This survey is investigating how participants think, feel and behave in close interpersonal relationships and how this influences aspects of their personality. The personality trait of primary interest in this study is psychopathy, which is defined by characteristics such as callousness, disagreeableness, disinhibition, egocentricity, manipulativeness and a lack of concern for others. While psychopathy may be commonly thought of as a mental disorder, where the individual is a 'psychopath', recent research has suggested that psychopathy is actually continuous trait, which means that everybody will score somewhere on the continuum of psychopathy. Some people will score lower, others will score higher, and most people will score around the average. The vast majority of people will not score within the clinical range or even close to it. Our interest in conducting this research is in the continuum of sub-clinical psychopathy on which normal people score and how this continuum is related to how we think, feel and behave in close interpersonal relationships.

Currently, there is a relatively poor understanding of the development of psychopathy. Most research to date has focused on biologically based explanations of psychopathy. However, little research has been done on the influence of social factors in the development of psychopathy, such as close interpersonal relationships, which was the aim in this research. Attachment theory, which is a theory explaining close interpersonal relationships, predicts that through the formation close interpersonal relationships, we develop beliefs and expectations about ourselves and others, which then influence how we behave in interpersonal interactions. We believe that subtle differences in the formation of interpersonal attachments may be related to an individual’s level of psychopathy. We tested this in two ways.

The first way we test this is to ask people to how they think, feel and behave in specific interpersonal relationships (ie. mothers, fathers, romantic partners, friends and siblings) and to look at how this is related to their level of psychopathy. This idea builds on previous research which found that an individual’s level of psychopathy is related to how people generally feel in close interpersonal attachments (Mack, Hackney, & Pyle, 2011; Frodi, Dernevik, Sepa, Philipson & Bragesj, 2001). Recent research has suggested that these specific attachment relationships could be better predictors then general attachment representations (Ross & Spinner, 2001; Sibley & Overall, 2008).

The second way we test this is to ask people about their attachment hierarchies and see if this is related to an individual’s level of psychopathy. Attachment hierarchies refer to the preferred order that we seek attachment figures when we are distress and looking for support. For example, if a person has a bad day at work they may call their romantic partner; if they can’t reach them they may call a friend; if they can’t reach them they may call their mother and so on. This would be their attachment hierarchy. In the current study this was tested by asking participants to nominate individuals close to them. We then asked questions about how likely they would be to use these people for emotional support and ranking these individuals from most to least preferred.
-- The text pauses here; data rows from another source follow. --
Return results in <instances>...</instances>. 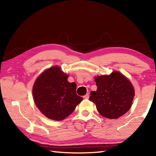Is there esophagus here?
<instances>
[{
    "mask_svg": "<svg viewBox=\"0 0 156 156\" xmlns=\"http://www.w3.org/2000/svg\"><path fill=\"white\" fill-rule=\"evenodd\" d=\"M88 98H89V94H87L84 96V98H85V99H88Z\"/></svg>",
    "mask_w": 156,
    "mask_h": 156,
    "instance_id": "esophagus-1",
    "label": "esophagus"
}]
</instances>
It is anticipated that this research will provide valuable insights into the development of psychopathy, providing a more comprehensive understanding of psychopathic trait development. We hope that it will lead to future research on attachment relationships and psychopathy, as well as the broader social factors that may contribute to psychopathy. We also hope that our study of a normal population may help research looking at clinical levels of psychopathy, which can be devastating at a community and societal level, and perhaps clinicians trying to treat and manage individuals scoring within the clinical spectrum of psychopathy.